**WHAT YOU WILL DO**
- 1) In the account of the opera performance, on what day was the second performance held?
- 2) Reproduce word for word the part of the opera account that starts at the words "Finally, the conductor, Ingo" and ends after "to the audience...".

**PASSAGE PROVIDED**
My point is that if no one applauds... great.  Fine.  It's quiet and the Wagner fans feel really awesome.  But, if someone does applaud, the shushing and calls of, "Ruhe!" (Quiet!) disturb the mood just as much.   If someone claps, the damage is done!  You can't un-clap a clap!   

So, to the 'high drama' part.    The first performance last month went fine.  No applause after the first act.    But then came the second performance, on Easter Sunday.    As the final chord of the first act faded into silence, a gentleman in one of the boxes high up to the left side of the stage began to applaud very loudly.   Of course the audience reacted as always and began to shush him.   But he just kept going.   He kept on clapping with all his might, and so the other people began to escalate their reprimands.  Instead of shushing, it became hissing, which turned into booing, which turned into... yes... shouting.

Finally, the conductor, Ingo Metzmacher, looked up towards the source of the applause while gesturing with his arm and shaking his head.   The man finally stopped applauding, but then shouted his message to the audience...

"I find this holiness totally misplaced!   It's what led to the rise of National Socialism!"

**DATASET**
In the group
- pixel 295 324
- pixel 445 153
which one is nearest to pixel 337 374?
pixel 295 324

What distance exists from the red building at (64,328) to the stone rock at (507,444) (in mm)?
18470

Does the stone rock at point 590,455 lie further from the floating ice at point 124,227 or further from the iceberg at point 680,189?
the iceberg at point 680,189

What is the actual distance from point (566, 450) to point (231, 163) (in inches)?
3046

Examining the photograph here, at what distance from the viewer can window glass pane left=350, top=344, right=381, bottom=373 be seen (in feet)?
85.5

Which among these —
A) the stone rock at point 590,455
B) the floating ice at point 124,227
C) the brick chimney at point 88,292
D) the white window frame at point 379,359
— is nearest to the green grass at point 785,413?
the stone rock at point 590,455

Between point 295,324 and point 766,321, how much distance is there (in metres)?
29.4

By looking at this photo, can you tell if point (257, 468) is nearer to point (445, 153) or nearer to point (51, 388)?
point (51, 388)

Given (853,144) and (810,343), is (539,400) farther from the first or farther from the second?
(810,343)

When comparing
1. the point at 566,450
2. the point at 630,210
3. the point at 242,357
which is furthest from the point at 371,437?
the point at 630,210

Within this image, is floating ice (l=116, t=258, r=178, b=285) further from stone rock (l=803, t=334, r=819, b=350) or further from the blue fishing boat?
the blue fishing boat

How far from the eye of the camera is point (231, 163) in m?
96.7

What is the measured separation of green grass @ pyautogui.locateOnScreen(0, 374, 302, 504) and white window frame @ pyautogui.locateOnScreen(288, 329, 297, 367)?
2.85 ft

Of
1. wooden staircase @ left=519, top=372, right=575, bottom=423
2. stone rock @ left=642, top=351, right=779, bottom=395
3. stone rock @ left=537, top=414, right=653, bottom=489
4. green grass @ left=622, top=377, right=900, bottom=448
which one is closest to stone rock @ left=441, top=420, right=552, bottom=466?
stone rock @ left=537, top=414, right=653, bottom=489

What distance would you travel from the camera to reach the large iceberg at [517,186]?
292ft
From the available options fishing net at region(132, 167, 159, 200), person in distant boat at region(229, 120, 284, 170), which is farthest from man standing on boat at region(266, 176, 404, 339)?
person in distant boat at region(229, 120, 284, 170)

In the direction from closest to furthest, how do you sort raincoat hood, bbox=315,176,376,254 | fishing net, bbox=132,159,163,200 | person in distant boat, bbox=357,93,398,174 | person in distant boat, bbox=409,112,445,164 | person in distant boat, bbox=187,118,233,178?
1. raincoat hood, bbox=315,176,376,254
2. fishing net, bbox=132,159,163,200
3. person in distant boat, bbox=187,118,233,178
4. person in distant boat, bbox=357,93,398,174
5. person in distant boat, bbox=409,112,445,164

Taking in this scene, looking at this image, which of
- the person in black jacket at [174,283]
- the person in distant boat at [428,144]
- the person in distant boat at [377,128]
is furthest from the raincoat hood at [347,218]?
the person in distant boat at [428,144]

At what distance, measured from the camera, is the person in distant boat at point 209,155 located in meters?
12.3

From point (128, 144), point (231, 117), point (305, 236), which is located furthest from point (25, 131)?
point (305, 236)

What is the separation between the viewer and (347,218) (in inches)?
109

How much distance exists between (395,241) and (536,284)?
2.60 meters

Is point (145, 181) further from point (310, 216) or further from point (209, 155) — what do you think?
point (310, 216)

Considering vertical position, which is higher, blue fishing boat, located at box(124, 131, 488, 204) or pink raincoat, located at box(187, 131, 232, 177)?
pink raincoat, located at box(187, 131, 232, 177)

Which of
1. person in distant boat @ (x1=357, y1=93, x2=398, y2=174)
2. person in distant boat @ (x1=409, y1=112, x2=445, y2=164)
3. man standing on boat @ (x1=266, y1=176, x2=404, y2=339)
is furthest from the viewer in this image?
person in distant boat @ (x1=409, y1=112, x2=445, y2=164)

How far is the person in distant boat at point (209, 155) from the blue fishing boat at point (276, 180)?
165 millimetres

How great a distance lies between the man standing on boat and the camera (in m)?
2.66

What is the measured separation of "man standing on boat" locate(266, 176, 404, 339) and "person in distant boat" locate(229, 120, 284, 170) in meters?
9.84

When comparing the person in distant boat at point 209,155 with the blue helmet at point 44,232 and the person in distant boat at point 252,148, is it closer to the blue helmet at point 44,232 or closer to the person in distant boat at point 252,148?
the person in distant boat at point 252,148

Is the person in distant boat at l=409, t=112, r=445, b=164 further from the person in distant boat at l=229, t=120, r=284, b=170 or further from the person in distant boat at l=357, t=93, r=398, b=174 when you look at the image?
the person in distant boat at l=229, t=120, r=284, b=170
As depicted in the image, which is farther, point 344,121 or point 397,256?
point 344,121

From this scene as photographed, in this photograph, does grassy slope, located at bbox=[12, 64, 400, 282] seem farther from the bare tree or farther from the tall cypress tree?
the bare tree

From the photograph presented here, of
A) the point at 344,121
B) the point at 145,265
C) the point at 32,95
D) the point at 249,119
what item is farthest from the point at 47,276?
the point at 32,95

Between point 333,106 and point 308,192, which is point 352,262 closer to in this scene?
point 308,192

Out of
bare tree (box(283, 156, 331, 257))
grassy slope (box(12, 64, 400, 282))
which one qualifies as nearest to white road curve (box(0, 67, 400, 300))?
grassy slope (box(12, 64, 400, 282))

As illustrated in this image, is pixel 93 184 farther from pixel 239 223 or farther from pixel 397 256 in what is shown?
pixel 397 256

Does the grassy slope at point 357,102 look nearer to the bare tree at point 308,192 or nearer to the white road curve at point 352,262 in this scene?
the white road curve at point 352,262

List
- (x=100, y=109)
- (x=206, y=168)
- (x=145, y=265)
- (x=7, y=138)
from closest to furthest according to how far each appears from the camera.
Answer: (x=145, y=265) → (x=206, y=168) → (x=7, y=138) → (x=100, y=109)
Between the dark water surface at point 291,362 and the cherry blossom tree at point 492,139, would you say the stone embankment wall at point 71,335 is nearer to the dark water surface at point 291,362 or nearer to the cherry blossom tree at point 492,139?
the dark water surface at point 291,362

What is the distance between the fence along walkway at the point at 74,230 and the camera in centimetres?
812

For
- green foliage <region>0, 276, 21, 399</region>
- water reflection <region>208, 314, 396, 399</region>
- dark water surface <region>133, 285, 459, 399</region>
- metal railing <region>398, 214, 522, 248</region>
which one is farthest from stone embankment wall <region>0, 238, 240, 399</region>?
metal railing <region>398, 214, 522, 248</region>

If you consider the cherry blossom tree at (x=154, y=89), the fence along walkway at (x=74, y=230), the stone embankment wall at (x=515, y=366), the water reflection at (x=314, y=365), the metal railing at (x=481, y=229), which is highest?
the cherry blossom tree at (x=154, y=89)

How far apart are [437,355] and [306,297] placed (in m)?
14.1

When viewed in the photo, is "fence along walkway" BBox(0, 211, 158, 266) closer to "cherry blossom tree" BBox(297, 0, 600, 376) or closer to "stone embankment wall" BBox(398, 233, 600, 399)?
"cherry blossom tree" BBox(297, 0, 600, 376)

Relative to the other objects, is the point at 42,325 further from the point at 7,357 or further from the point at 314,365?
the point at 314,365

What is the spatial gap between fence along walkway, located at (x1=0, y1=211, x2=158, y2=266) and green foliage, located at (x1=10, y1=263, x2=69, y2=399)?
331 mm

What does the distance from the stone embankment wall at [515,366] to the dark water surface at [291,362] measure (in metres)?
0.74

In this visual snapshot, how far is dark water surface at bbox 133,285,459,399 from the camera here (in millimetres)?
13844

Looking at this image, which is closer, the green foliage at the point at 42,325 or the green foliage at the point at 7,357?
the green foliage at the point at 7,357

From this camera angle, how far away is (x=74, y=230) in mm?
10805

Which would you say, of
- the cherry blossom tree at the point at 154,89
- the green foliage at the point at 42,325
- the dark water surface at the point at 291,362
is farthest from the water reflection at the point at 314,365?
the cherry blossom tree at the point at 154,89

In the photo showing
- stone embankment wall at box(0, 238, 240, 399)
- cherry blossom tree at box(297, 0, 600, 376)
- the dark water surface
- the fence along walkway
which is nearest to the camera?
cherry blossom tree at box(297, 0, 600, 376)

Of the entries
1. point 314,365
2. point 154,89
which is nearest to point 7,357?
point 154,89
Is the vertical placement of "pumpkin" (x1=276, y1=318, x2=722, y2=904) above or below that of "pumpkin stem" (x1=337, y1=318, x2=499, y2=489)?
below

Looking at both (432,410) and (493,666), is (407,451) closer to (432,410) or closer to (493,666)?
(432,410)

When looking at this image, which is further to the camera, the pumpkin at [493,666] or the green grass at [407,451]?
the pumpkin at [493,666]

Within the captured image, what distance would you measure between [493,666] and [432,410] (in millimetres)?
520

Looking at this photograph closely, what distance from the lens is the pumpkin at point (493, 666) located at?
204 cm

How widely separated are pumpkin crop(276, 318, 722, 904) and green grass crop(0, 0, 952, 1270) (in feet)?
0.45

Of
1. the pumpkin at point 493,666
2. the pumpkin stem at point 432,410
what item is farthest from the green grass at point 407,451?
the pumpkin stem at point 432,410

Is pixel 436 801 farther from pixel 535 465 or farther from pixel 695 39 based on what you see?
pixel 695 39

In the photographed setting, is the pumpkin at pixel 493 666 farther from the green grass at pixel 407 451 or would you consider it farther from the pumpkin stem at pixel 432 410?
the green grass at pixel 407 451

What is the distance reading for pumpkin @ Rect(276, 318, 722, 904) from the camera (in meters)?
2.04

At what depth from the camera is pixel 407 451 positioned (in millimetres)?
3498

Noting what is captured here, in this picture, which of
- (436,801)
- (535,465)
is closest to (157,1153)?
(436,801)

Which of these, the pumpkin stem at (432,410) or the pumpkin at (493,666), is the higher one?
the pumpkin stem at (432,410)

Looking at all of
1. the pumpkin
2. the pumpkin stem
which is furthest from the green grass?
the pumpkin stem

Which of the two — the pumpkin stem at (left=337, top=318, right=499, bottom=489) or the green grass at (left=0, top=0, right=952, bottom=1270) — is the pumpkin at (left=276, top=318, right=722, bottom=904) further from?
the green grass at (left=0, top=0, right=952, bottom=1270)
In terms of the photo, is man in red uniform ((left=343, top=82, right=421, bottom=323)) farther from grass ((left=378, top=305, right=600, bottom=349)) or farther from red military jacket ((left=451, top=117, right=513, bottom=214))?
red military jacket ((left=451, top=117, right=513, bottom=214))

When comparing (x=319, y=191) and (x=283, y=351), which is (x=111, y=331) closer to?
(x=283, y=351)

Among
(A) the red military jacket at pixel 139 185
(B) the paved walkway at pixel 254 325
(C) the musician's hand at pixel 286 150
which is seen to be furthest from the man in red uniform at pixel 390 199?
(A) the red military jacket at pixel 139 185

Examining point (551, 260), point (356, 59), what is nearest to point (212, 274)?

**RESULTS FOR THE EXERCISE**
- 1) Easter Sunday

- 2)
Finally, the conductor, Ingo Metzmacher, looked up towards the source of the applause while gesturing with his arm and shaking his head.   The man finally stopped applauding, but then shouted his message to the audience...